Buckley eventually went home, saying that he had to use the toilet.

Mr Tan then noticed that the woman who was with Buckley had also left. Police officers arrived soon after.

Mr Tan, who sought medical treatment at Tan Tock Seng Hospital, suffered a chipped tooth, a nasal fracture and other injuries. He was given four days of medical leave.

He later retrieved his mobile phone, which had cracked.

Buckley has since reimbursed him for his medical bills totalling about S$190.

ANXIOUS AFTER LOSING JOB 

DPP Tan sought eight months’ jail, while Buckley’s lawyer Andre Jumabhoy from law firm Peter Low and Choo asked for six months instead.

The lawyer told the court that Buckley came to Singapore in 2017 and was “quite successful” in the financial technology industry.

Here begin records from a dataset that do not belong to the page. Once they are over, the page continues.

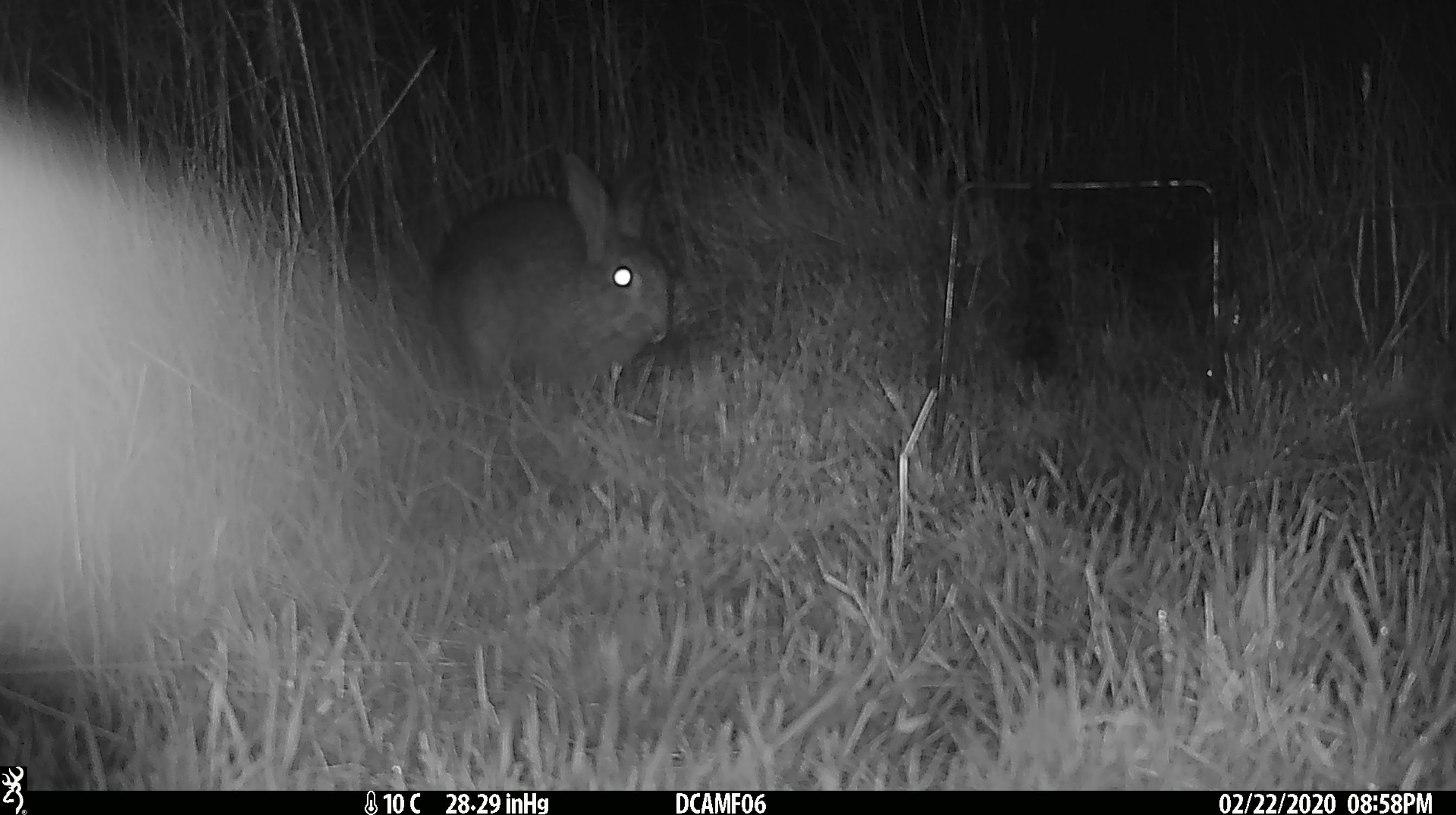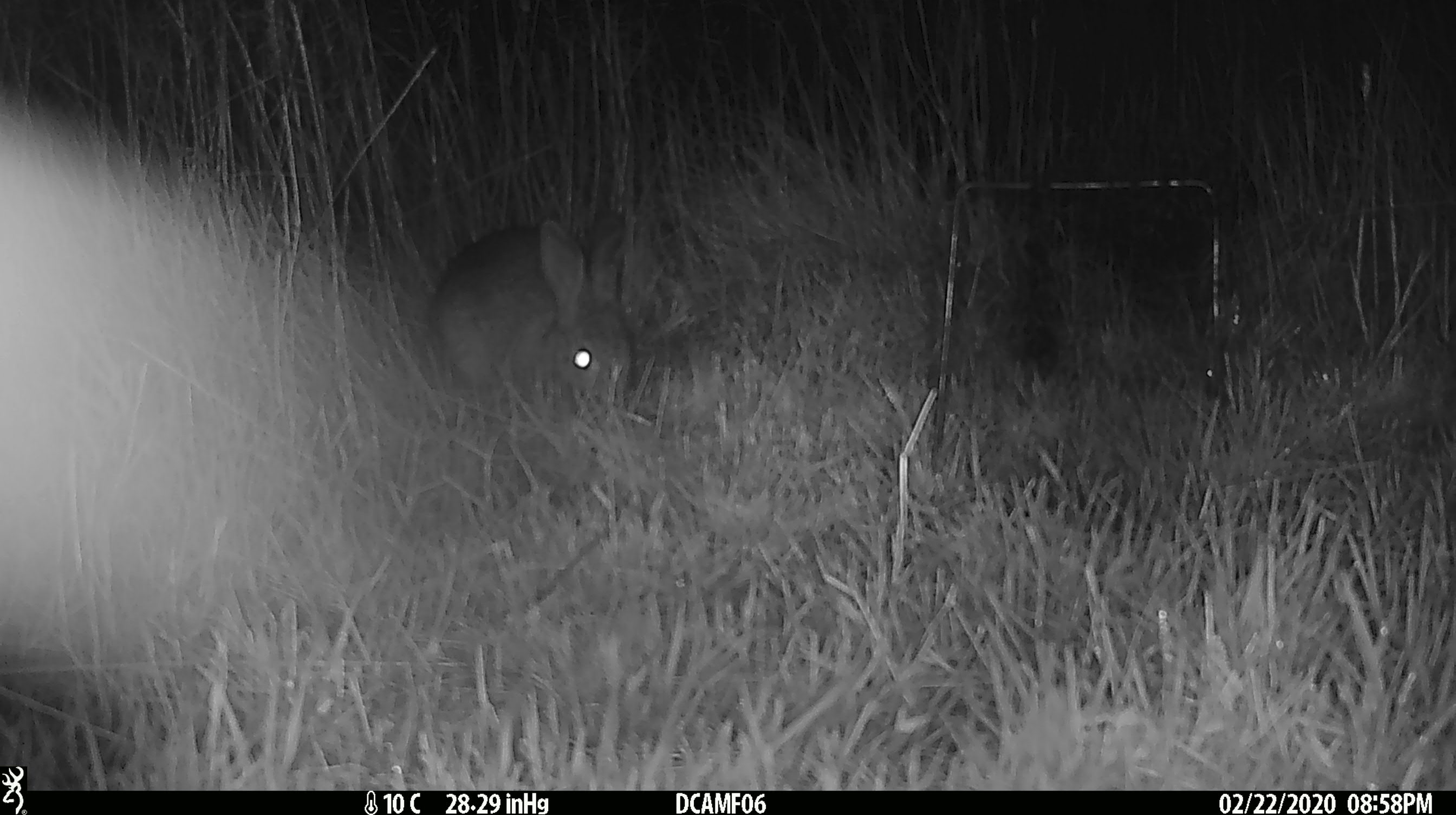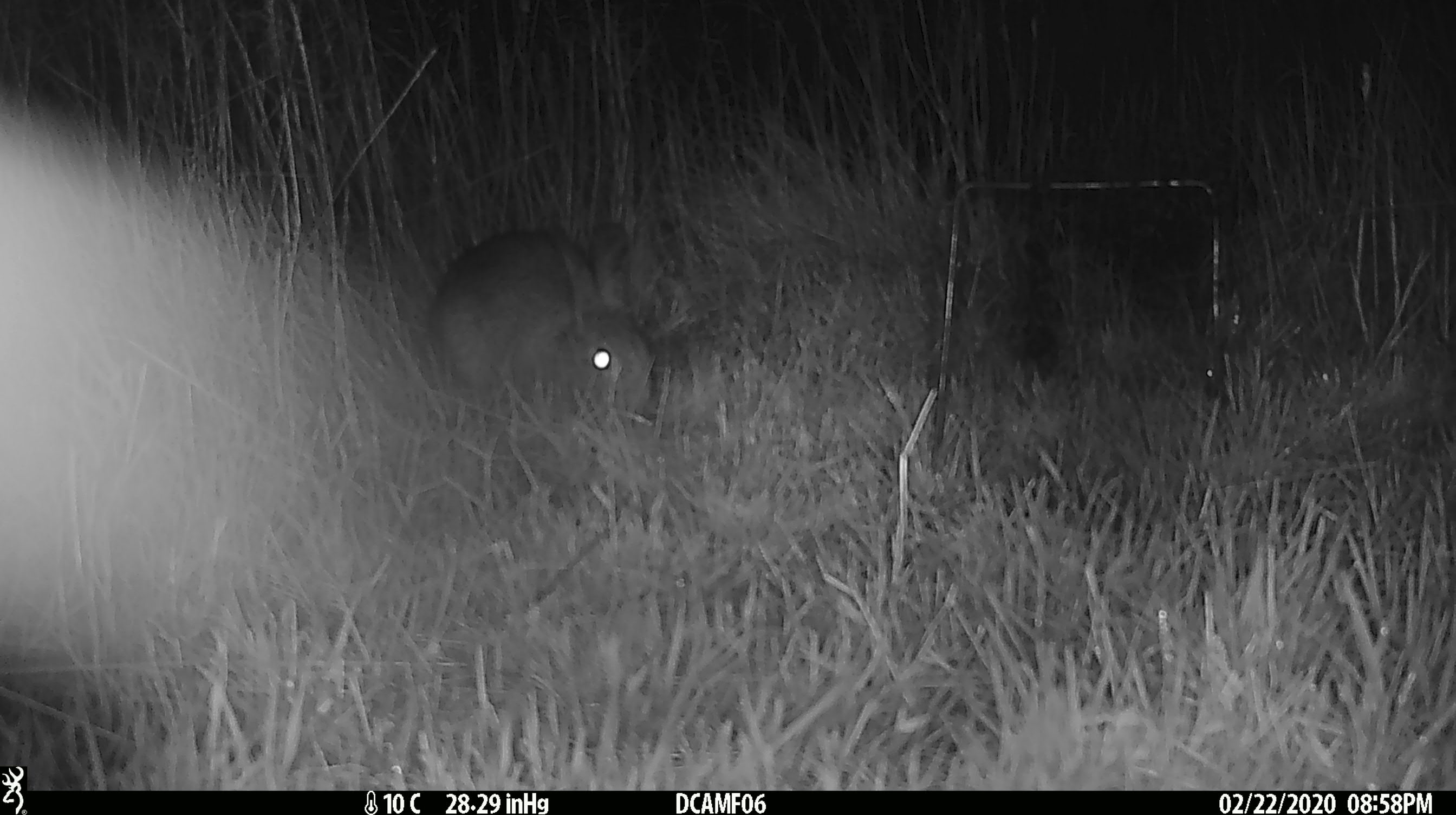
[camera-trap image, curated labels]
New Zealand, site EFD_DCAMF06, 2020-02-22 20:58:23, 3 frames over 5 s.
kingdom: Animalia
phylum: Chordata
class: Mammalia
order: Lagomorpha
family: Leporidae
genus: Oryctolagus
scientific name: Oryctolagus cuniculus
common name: european rabbit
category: rabbit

He lost his job, however, and was unemployed when he committed the crimes.

Mr Jumabhoy said that his client was increasingly anxious about his future and was separated from his partner, who was in Macau then and could not return to Singapore because the borders were shut during the Covid-19 pandemic.

Mr Jumabhoy said that when Buckley left the bar, he was stressed and experienced some breathing difficulties that caused him to panic slightly. 

“It started because he took the erroneous belief that the taxi driver threw his card.” 

Buckley made no excuse for his acts and was grateful that Mr Tan was not significantly hurt, Mr Jumabhoy said.

He also said that Buckley was diagnosed with an anxiety disorder, but accepted that the condition did not have a contributory link to his offences.

For causing grievous hurt, he could have been jailed up to 10 years and fined or caned.